İyi ki Doğdun Türkiye’m yazımda konuya odaklandığım bölümü aşağıda okuyabilirsiniz. Bu vesile ile tüm kadınlarımızın Dünya Kadınlar Günü’nü kutluyorum…
Kadınlarla İlgili Konular Dikkat Çekiyor!
“Öte yandan, 12. evde olması ve aldığı açılar yüzünden zor durumda olan Ay’ın Yengeç burcunda güçlü olması ve çok önemli yıldızlardan biri olan Sirius ile birleşiyor olması da hemen göze çarpıyor. Mısırlılar tarafından “Aşırı Sıcak” ya da “Parlayan” olarak bilinen bu yıldız, en muhteşem yıldızlardan biridir ve dünyevi olanı kutsala dönüştürme yetisine sahiptir.
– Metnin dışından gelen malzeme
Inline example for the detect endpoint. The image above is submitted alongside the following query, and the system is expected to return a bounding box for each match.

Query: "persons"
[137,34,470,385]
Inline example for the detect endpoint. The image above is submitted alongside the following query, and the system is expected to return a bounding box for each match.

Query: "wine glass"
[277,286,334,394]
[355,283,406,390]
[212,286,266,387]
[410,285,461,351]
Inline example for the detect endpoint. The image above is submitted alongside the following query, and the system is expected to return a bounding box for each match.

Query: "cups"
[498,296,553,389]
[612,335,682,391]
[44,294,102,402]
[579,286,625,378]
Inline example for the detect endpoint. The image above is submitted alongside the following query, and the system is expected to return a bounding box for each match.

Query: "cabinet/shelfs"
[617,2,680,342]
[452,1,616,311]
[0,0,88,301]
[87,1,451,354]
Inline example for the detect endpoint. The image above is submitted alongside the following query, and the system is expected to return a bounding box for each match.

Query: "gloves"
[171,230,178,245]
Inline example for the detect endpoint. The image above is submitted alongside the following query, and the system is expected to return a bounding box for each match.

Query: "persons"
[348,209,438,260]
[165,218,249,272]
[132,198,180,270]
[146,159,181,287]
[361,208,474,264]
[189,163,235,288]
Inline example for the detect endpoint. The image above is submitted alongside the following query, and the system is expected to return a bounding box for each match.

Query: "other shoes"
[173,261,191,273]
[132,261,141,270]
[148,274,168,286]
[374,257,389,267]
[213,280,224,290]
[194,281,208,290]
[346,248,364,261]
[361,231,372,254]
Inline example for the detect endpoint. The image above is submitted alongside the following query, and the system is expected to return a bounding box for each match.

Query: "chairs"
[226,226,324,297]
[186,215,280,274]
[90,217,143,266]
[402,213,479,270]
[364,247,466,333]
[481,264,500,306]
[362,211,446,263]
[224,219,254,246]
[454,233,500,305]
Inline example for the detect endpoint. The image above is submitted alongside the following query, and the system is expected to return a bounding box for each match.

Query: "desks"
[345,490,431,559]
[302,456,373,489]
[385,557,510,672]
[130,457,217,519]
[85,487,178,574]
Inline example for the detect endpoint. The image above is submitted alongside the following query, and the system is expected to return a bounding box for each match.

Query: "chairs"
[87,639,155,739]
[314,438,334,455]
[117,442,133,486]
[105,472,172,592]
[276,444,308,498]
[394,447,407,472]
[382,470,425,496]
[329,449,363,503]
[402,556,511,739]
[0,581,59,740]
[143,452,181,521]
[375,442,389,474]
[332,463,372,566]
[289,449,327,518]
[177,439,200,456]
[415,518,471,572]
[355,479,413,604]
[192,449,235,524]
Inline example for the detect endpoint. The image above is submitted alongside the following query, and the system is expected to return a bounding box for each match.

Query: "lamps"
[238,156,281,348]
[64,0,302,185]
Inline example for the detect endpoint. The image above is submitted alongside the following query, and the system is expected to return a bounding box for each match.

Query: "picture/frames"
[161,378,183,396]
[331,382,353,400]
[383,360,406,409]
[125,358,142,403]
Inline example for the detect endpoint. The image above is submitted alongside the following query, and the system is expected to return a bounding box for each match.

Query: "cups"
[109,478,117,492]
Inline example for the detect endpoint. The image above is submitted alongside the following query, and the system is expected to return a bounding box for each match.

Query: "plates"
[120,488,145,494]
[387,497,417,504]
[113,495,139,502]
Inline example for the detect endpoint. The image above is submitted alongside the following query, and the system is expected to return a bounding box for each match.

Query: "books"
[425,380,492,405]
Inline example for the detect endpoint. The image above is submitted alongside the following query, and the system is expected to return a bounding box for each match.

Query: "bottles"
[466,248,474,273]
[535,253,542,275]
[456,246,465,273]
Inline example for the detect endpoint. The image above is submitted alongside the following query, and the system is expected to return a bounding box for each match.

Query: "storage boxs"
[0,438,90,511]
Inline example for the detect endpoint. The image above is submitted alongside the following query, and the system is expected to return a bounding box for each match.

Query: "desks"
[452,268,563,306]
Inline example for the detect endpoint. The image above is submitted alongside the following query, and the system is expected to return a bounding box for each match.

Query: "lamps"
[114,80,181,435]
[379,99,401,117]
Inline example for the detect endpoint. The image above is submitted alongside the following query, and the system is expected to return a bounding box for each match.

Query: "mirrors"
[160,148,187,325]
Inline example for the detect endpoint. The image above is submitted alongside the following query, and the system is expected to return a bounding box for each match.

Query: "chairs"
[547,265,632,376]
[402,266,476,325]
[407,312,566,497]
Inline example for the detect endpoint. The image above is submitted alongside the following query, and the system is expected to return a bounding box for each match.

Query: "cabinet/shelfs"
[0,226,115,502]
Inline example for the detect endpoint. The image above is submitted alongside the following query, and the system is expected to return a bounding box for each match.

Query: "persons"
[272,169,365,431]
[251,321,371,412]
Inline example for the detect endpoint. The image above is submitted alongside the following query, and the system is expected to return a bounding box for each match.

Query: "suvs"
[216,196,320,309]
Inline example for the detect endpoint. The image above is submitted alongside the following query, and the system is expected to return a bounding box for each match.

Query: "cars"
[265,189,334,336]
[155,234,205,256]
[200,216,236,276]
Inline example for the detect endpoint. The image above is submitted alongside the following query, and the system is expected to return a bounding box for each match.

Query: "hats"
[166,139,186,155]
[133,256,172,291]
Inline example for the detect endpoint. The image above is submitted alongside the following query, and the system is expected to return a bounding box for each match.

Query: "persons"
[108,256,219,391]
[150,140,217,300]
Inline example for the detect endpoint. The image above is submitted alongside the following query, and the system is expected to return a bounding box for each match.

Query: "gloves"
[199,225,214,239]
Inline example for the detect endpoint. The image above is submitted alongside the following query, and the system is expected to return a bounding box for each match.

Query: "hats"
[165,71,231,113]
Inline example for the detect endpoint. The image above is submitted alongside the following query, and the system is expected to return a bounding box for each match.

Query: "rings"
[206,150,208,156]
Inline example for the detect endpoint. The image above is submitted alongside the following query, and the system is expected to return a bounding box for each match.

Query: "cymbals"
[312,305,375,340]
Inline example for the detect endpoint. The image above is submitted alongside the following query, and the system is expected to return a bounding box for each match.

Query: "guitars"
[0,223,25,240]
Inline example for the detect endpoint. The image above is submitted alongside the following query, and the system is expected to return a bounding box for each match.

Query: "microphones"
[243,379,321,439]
Sıradan olanı büyüleyici kılabilir. Astrolog Bernadette Brady’e göre bu yıldız büyük sonuçlar doğurabilecek küçük hareketlere yol açar. Bu, birey açısından olumlu olabilir ya da bireyin ihtiyaçları topluluk uğruna feda edilebilir. Peki bu denli etkin sonuçlar ortaya çıkartabilecek toplumsal figür (Ay) acaba kimdir? İyi yazma ve konuşma yeteneğine sahip (Merkür üçgeni) ama ortaya çıkması engellenen veya henüz bekletilen (Satürn karesi) biri midir? İşte kafamı kurcalayan sorular bunlar oldu ve uzunca düşündüm bu yazıyı hazırlarken…
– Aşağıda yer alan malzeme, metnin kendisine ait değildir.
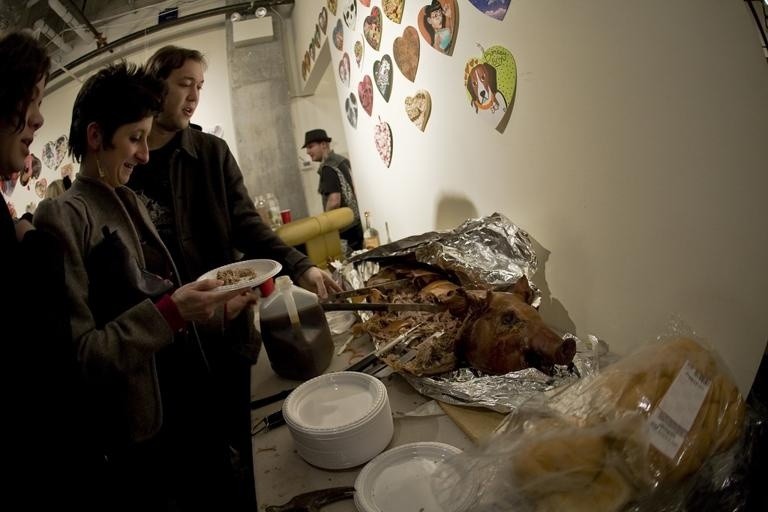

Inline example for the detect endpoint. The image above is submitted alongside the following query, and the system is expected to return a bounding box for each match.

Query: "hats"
[301,129,332,149]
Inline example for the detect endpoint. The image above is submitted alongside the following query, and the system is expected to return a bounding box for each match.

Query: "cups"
[279,208,292,224]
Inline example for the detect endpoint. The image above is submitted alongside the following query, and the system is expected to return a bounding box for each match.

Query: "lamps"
[227,6,275,49]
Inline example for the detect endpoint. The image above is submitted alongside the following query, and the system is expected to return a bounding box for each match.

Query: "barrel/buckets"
[259,276,334,382]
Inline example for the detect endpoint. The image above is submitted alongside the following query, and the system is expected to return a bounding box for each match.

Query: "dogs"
[466,62,500,113]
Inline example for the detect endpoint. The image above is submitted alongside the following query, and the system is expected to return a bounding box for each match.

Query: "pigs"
[457,273,577,375]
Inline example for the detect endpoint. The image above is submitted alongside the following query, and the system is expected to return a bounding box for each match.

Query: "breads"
[502,333,746,512]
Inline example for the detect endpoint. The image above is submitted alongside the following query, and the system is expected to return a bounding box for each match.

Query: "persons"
[35,60,266,511]
[300,128,362,250]
[424,2,454,49]
[0,28,53,509]
[146,46,344,434]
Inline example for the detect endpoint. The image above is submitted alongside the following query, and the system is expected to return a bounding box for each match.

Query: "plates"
[323,310,357,335]
[352,439,483,512]
[281,370,395,474]
[192,257,285,297]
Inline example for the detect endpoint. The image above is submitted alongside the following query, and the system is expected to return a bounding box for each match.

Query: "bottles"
[363,211,379,250]
[266,192,283,231]
[254,195,268,226]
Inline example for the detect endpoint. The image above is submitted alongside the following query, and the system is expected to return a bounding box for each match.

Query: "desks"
[271,203,355,271]
[244,286,542,511]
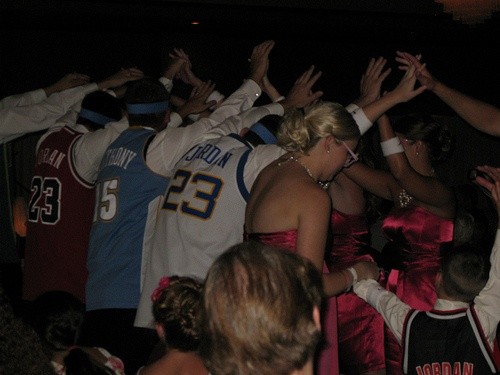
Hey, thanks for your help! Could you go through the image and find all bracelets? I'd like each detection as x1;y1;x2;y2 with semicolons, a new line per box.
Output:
342;271;350;291
348;267;357;284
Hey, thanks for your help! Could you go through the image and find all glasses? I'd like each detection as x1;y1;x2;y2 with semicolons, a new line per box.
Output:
336;138;359;167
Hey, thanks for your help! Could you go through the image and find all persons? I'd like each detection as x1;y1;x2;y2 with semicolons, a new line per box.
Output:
200;243;322;375
137;275;213;374
23;57;186;304
353;165;500;375
82;41;273;375
238;44;383;375
73;49;225;124
0;67;144;145
301;88;454;375
22;289;125;375
395;0;500;137
1;316;45;375
130;54;427;375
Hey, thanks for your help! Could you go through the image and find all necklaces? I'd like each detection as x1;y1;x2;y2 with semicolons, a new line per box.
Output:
276;155;330;191
397;166;434;207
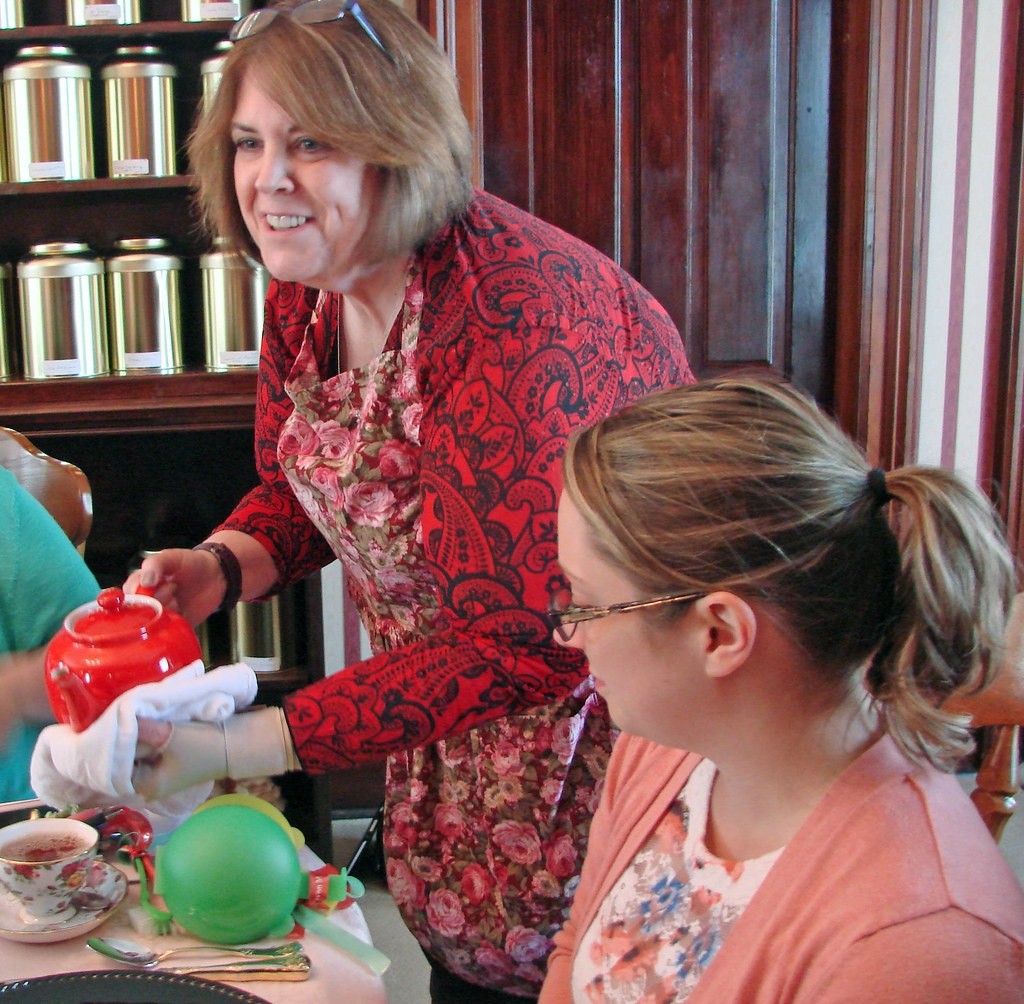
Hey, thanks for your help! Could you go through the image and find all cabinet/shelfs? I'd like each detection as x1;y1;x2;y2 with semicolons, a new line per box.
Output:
0;0;333;866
Ay, genel olarak toplumda önem taşıyan kadın figürlerini temsil eder. Ay’ın 12. evdeki durumu, bu etkin figürün henüz çok görünür durumda olmadığını düşündürmektedir. Zira 12. ev gizli ve üstü örtük şeyleri temsil eder. Bu önemli figür, küçük bir hareket yapsa da, büyük sonuçlar doğurabilecektir. Pek tabii ki buradaki Ay’ı genel olarak “kadınlar” anlamında görebiliriz ve genelleme yaparak “büyük sonuçlar ortaya çıkartacak kadın hareketleri” olarak değerlendirebiliriz.
Gerçekten de dişil enerjinin eril enerji ile dengeye gelmesi gereken bir süreçteyiz ve doğal olarak bu kadınları ilgilendirmektedir. Umarım kadınlarımız bu yıl artık daha ön planda olurlar ve toplum adına etkin ve olumlu sonuçlar yaratacak hareketleri aktive ederler. Kadınların siyasette daha fazla yer almasından yana olduğumu her fırsatta vurguluyorum. Kadınların daha etkin bir şekilde devreye girmesi, pek çok sorunumuzun üstesinden gelebilmemize kapı açacaktır. Pek çok konunun yanı sıra, özellikle de terörün bitmesi konusunda.”